Skinner went further, however, and studied behavior discrimination by varying the rates of reward based on secondary stimuli (for example, pressing a lever brings food but more often when a light is on then when it is not). He also varied the rate of reinforcement by using three different reinforcement schedules:
fixed ratio (pigeon is rewarded on every nth behavior) results in a high and steady rate of response
variable ratio (pigeon is rewarded after after random number of responses) results in a high and steady rate of response
fixed interval (pigeon is rewarded after a fixed period of time, regardless of behavior) results in a high rate of response as the end of the interval approaches and a slower rate at its beginning
variable interval (pigeon is rewarded at random times, regardless of behavior) results in a slow and steady rate of response
The way Sheldon goes about modifying Penny’s behavior is not by pushing her into certain activities he deems appropriate, but by reinforcing naturally occurring reactions so as to see her perform them more often. As Reynolds explains, “the frequency of occurrence of an operant is greatly influenced by the consequences of the operant” (8). In this case, the operant is the desirable behavior and the consequence of that behavior is the offer of delicious chocolate.
What we see Sheldon do, however, would only be part of the process. In order to properly train Penny to his specifications, he would need to set up conditions in such a way that enabled Penny to easily repeat his desired behavior. Behaviorism does not consider cognition to be a part of the conditioning process beyond the formation of the connection between behavior and reward. If this is the case, there could be no generalization of Penny being rewarded for "nice" behavior. She would not connect that offering to take dishes and leaving the room to take a call are connected. She would only make the connection between taking Sheldon's dishes and getting chocolate and leaving the room to take a call and getting chocolate. In order to strengthen these connections, she would need to repeat these specific actions and receive chocolate each time.

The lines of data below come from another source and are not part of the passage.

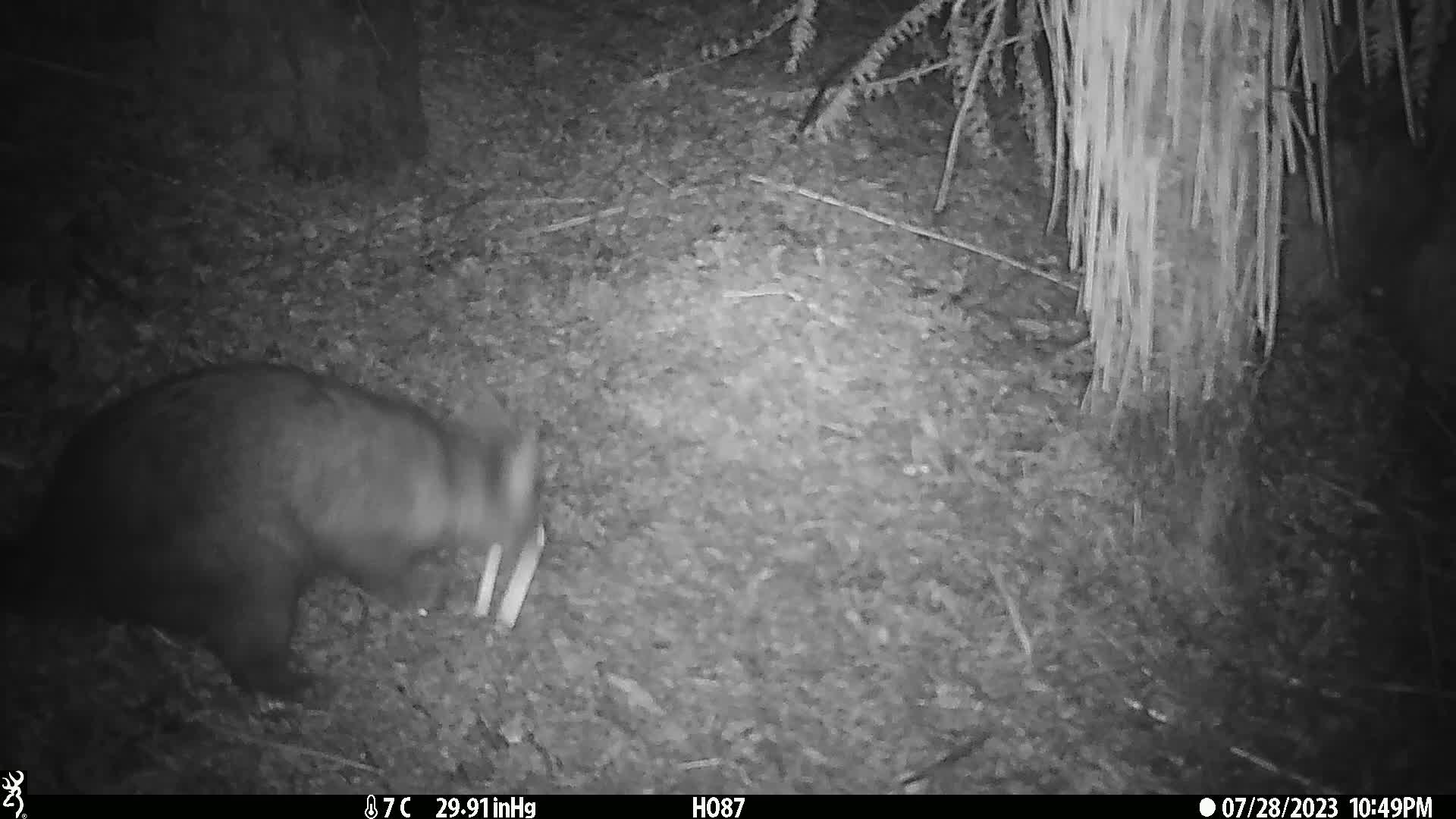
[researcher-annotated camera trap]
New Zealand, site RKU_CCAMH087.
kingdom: Animalia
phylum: Chordata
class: Mammalia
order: Diprotodontia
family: Phalangeridae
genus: Trichosurus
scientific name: Trichosurus vulpecula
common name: common brushtail possum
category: possum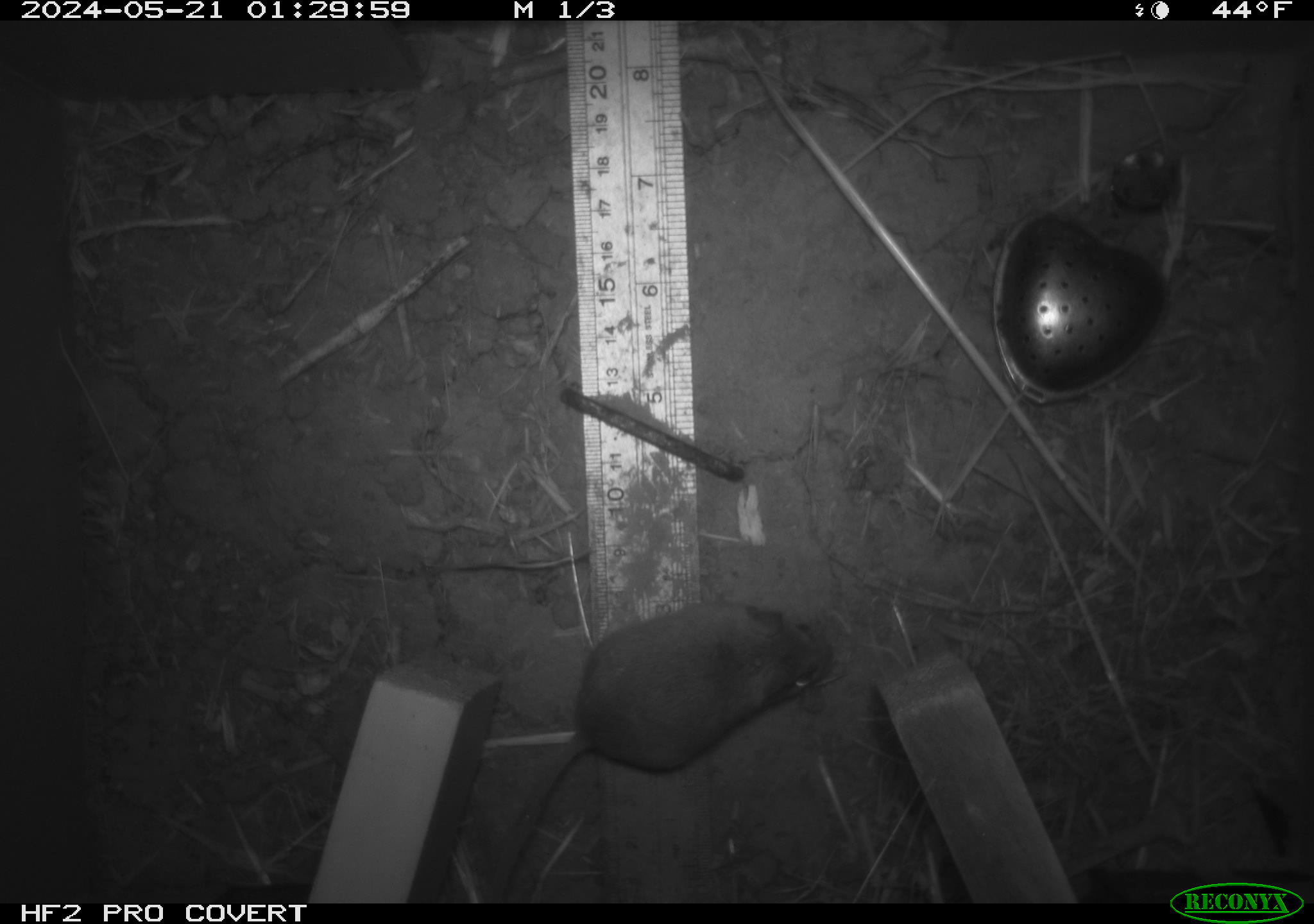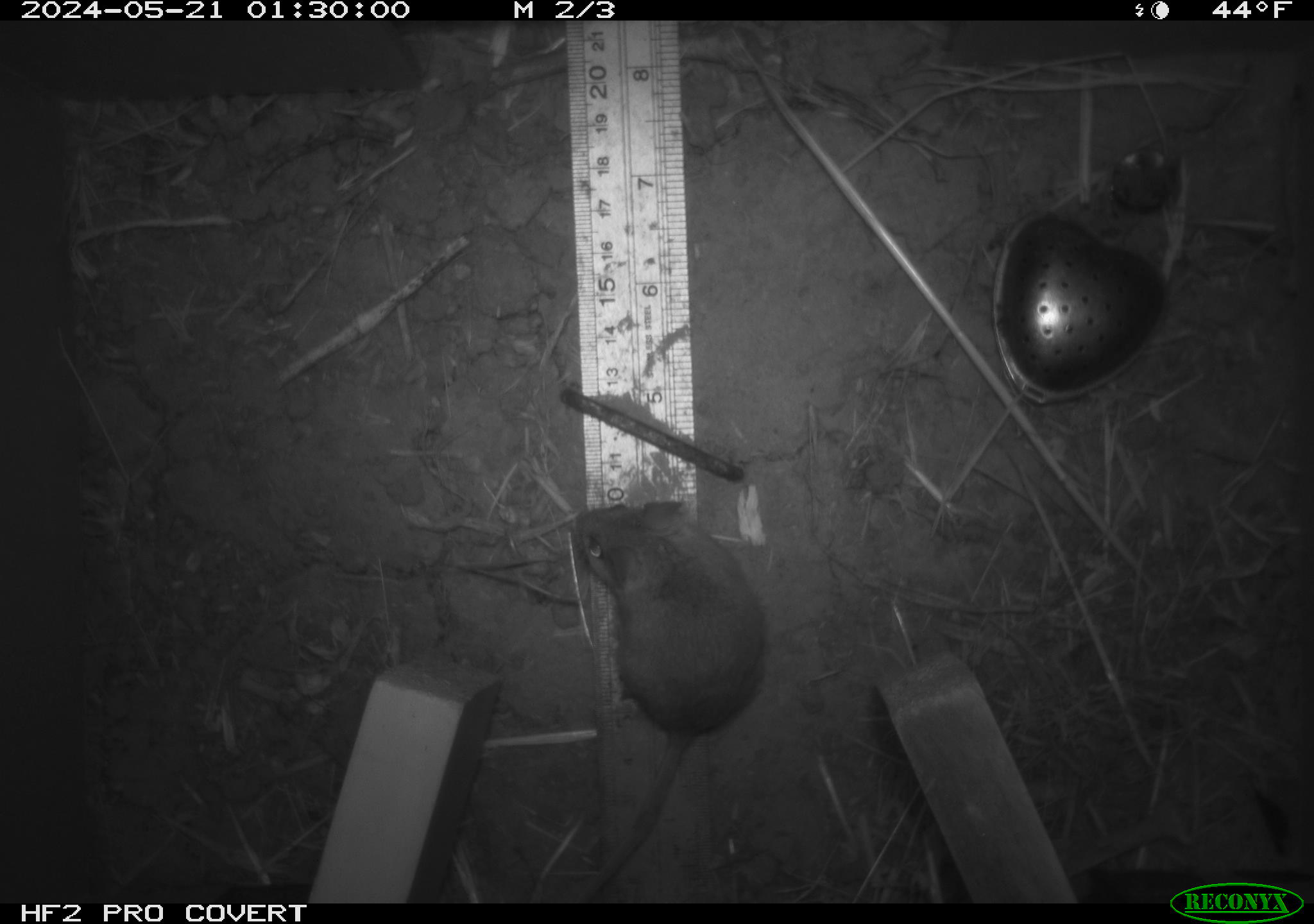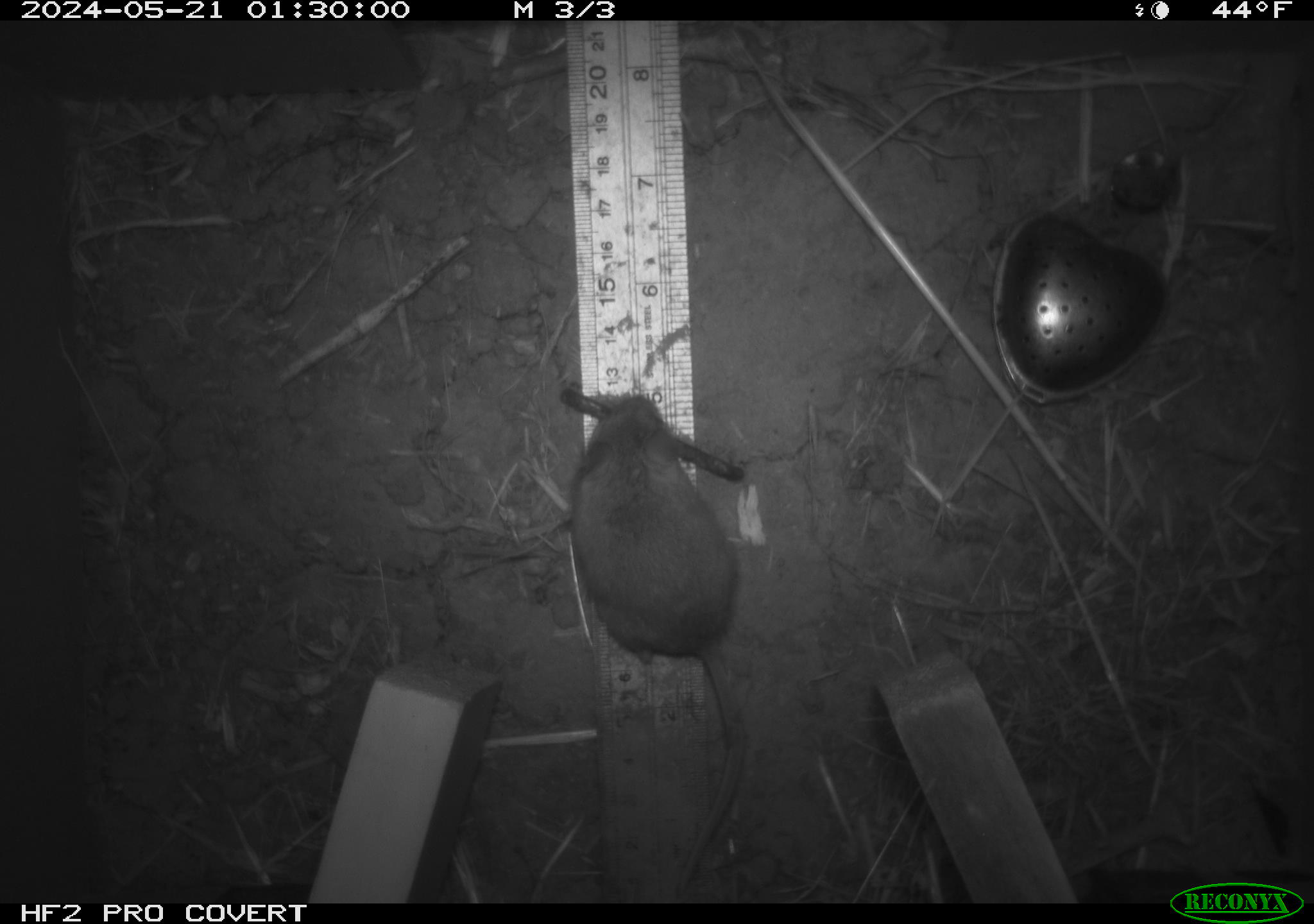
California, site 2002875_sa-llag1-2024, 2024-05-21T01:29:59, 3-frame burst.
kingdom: Animalia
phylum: Chordata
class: Mammalia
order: Rodentia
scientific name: Rodentia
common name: mouse species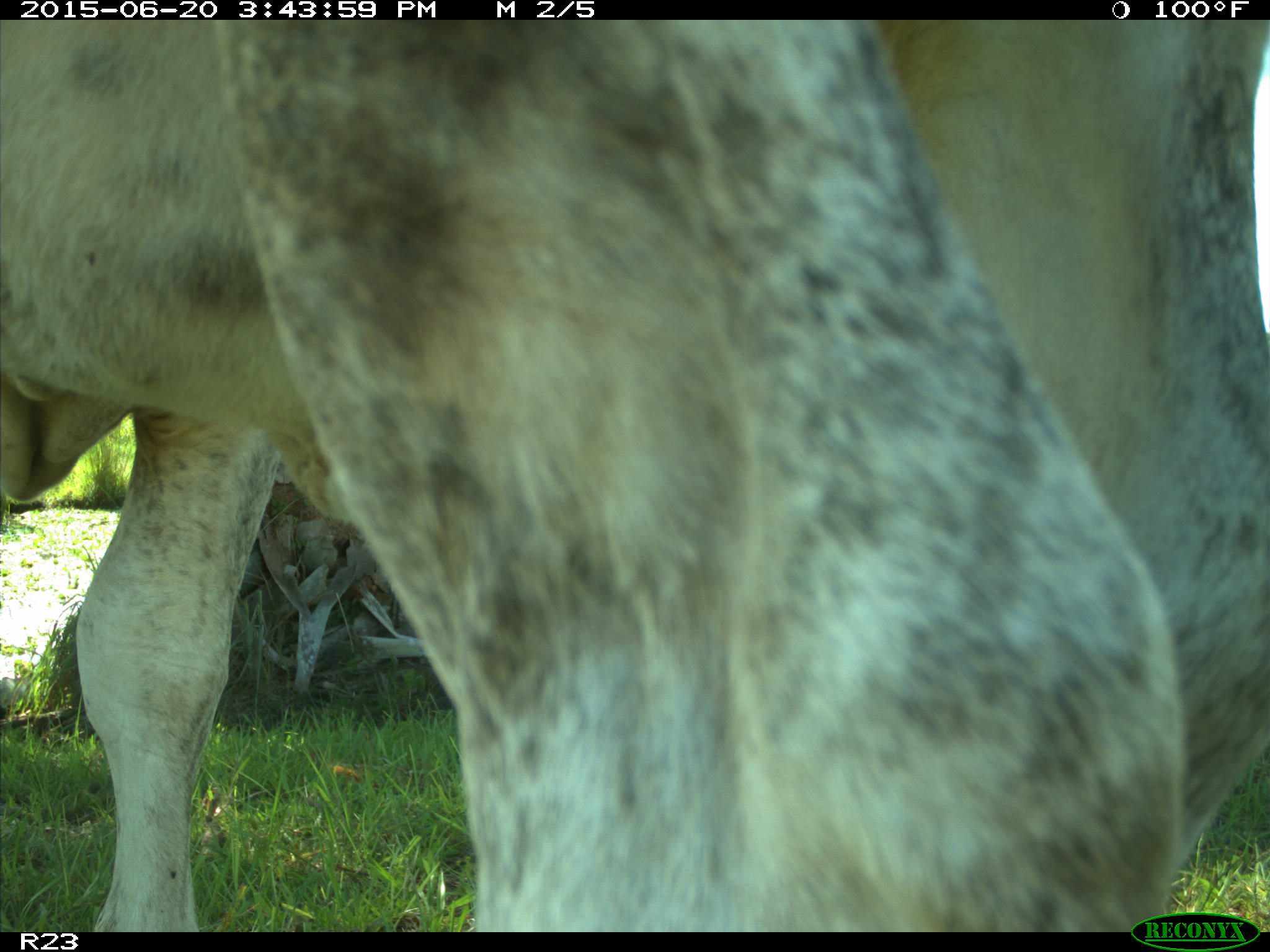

Similarly, if Sheldon were to actual train Penny to lower her voice consistently, he would want to use a variable ratio reinforcement pattern in which he would reward Penny each time her voice would lower a number of octaves, with each reward coming only once her voice would lower past the point at which he previously rewarded her.
Of course, setting up an experiment to the specifications required would not lend itself well to comedy due to the high level of repetition needed. Luckily, the writers on The Big Bang Theory are intelligent enough to realize this. But in the end, they highlight the goals of operant conditioning effectively and humorously. As Reynolds puts it, “operant conditioning attempts to understand behavior by gaining knowledge of the factors that modify behavior” (1-2). In the end, Sheldon is able to observe a highly motivating factor with respect to Leonard's behavior: the offer of sex.
Megan Kathleen (author) from Los Gatos, CA on September 05, 2011:
Thanks for reading this one too, d.william! The Big Bang Theory is a great show for fans of the comedy genre, but anyone with a background in science will especially appreciate the science references liberally sprinkled throughout. Let me know what you think if you ever get to it.
d.william from Somewhere in the south on September 05, 2011:
Well written and interesting. I have never seen this show, so now i will have to start watching it.
kentuckyslone on July 12, 2011:
Excellent! Very well laid out and explained.